** ABOUT THIS EXERCISE **
Please return each entry that follows exactly as written, and keep the pictures out.
◇ ◇ ◇ ◇ ◇ ◇ ◇
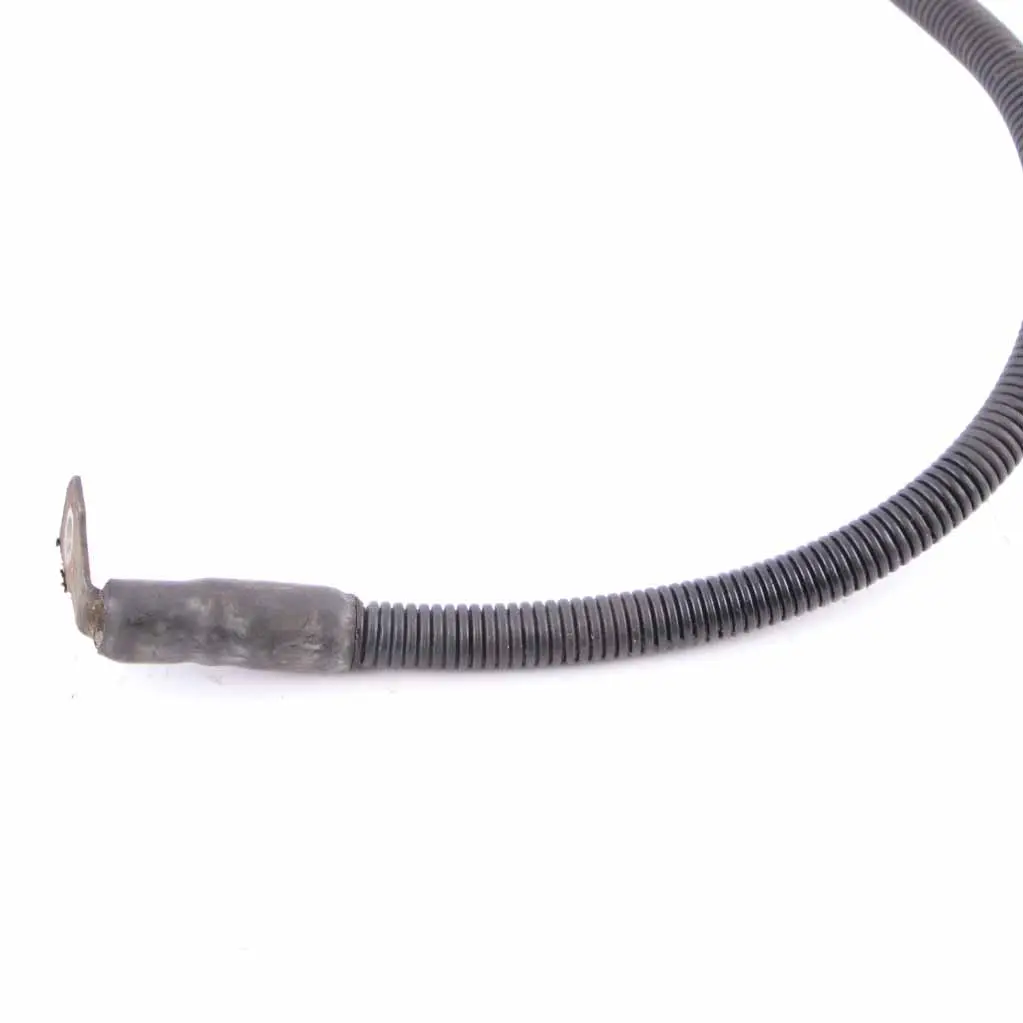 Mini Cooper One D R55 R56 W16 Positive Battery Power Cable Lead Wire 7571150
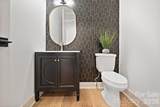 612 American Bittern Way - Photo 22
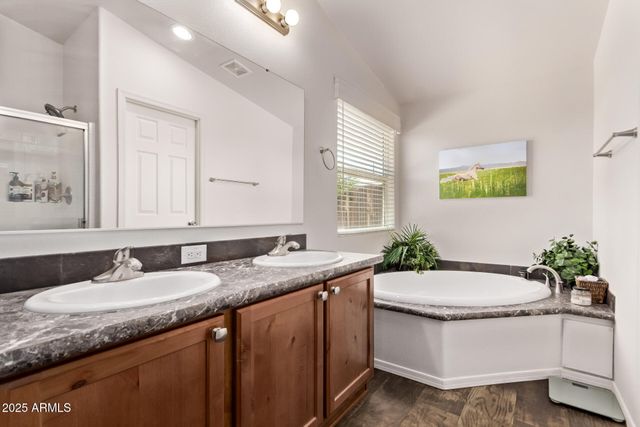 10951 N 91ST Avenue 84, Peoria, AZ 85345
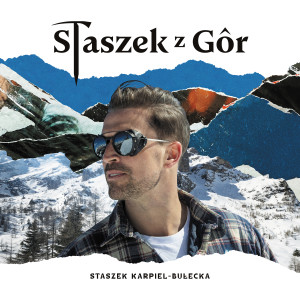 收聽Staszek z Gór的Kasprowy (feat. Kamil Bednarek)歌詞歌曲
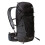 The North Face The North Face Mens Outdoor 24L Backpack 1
◇ ◇ ◇ ◇ ◇ ◇ ◇
** TASK SOLUTION **
 Mini Cooper One D R55 R56 W16 Positive Battery Power Cable Lead Wire 7571150
 612 American Bittern Way - Photo 22
 10951 N 91ST Avenue 84, Peoria, AZ 85345
 收聽Staszek z Gór的Kasprowy (feat. Kamil Bednarek)歌詞歌曲
 The North Face The North Face Mens Outdoor 24L Backpack 1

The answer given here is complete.